February 04, 2000
Legal Briefs
The Garden City law firm of Quadrino & Schwartz has won a tax dispute between its client, Barclay Townhouse and the Town of Hempstead.
Barclay Townhouse will no longer have to pay taxes on services it doesn't use, and the town must issue a refund of more than $75,000.
"Taxation without representation was an issue we thought was resolved a long time ago," joked Evan Schwartz, a founding partner at Quadrino & Schwartz. "Homeowners in the Barclay Townhouse development had read about similar communities that had fought on this issue and own. We were hired to eliminate an expense that was unnecessary and unfair."
In April 1986, the Town of Hempstead adopted a zoning change that required the newly built Barclay Townhouse Community to pay a private company to handle garbage pickup and for each unit to have an individual, in-ground trash container, rather than a dumpster used by multiple units. Barclay Townhouse never had refuse service from the town, but was charged for the service.

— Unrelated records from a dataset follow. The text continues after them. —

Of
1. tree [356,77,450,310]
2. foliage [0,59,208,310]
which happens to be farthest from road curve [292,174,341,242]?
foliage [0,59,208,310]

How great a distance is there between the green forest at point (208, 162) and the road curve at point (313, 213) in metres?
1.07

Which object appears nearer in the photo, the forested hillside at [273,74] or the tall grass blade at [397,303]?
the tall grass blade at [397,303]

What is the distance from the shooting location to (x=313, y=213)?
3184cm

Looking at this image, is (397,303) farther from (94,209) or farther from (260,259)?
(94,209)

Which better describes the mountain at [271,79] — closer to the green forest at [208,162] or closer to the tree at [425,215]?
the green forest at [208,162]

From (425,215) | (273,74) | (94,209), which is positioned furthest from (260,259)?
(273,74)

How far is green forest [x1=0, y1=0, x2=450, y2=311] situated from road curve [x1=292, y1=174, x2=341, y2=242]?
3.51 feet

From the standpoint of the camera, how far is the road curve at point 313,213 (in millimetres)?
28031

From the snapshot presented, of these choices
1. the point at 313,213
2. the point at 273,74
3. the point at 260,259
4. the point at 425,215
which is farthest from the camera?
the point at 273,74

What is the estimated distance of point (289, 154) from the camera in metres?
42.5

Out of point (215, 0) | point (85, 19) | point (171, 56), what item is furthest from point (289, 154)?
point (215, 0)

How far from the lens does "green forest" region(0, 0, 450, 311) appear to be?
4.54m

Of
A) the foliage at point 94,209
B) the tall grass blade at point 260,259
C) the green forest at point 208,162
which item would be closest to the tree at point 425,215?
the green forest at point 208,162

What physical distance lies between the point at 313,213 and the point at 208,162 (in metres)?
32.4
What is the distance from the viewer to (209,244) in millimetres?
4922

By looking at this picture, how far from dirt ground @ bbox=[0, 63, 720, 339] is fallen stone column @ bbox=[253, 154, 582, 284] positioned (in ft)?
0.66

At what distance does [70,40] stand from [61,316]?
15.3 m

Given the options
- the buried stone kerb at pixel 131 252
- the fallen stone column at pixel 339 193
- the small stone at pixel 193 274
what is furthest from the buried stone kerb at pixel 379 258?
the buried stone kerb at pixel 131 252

According to Schwartz, when this discrepancy was brought to the town's attention, it refused to stop charging the tax. Barclay was paying about $7,000 to have a private carting company take out the trash, and being charged an additional $12,000 every year by the Town of Hempstead for a service it didn't get and didn't need. In 1995, Barclay Townhouse lodged a formal protest, the town refused to stop collecting the tax and Barclay Townhouse sued.